▸ Work instructions: Scan the data for lines with "Forecast" and report the count by itself.

━━ Data shown

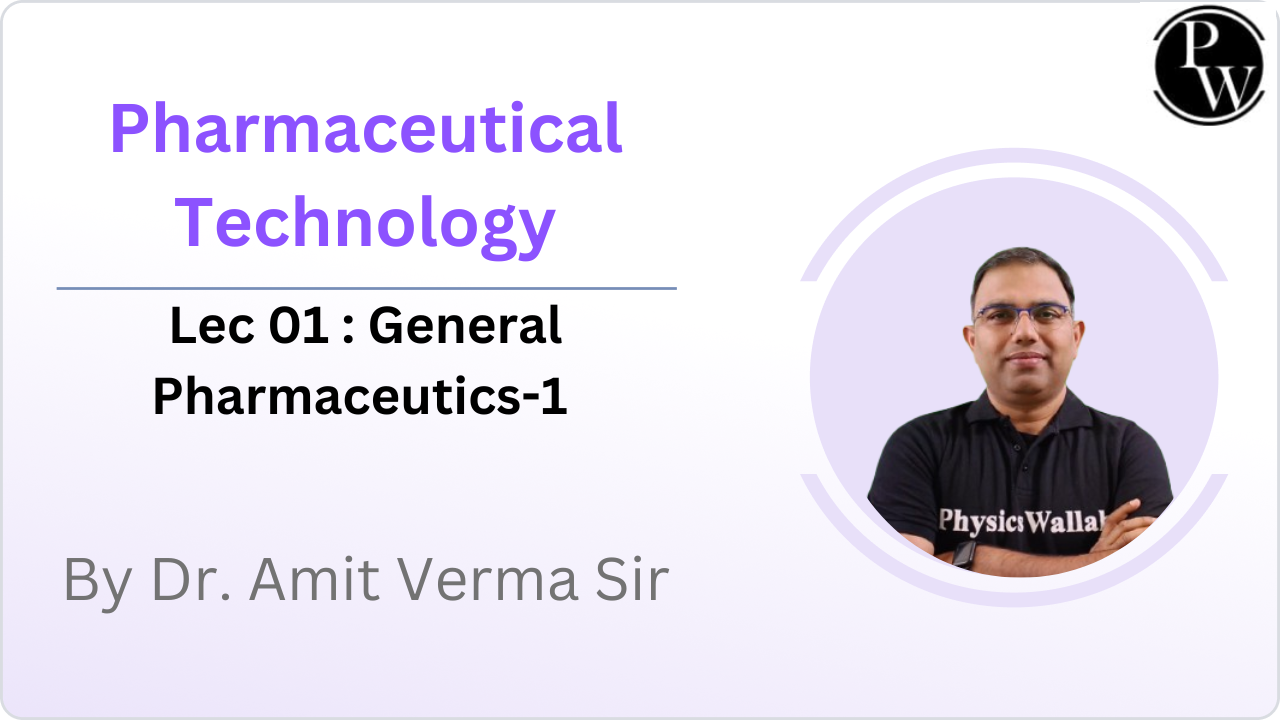 PW

Pharmaceutical Technology

Lec 01 : General Pharmaceutics-1

By Dr. Amit Verma Sir

PhysicsWallah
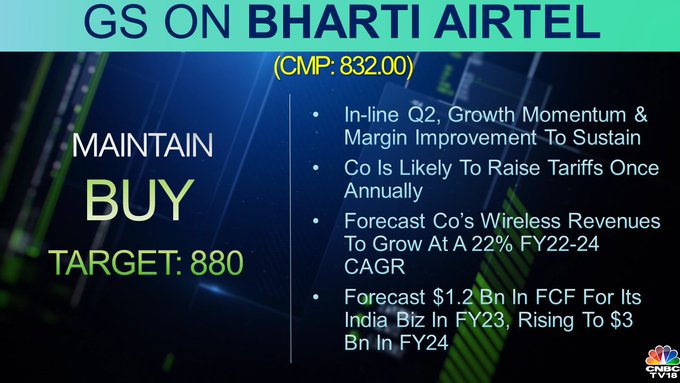 GS ON BHARTI AIRTEL
(CMP: 832.00)

MAINTAIN
BUY
TARGET: 880

• In-line Q2, Growth Momentum & Margin Improvement To Sustain
• Co Is Likely To Raise Tariffs Once Annually
• Forecast Co's Wireless Revenues To Grow At A 22% FY22-24 CAGR
• Forecast \$1.2 Bn In FCF For Its India Biz In FY23, Rising To \$3 Bn In FY24

CNBC TV18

━━━━

▸ Task output: 2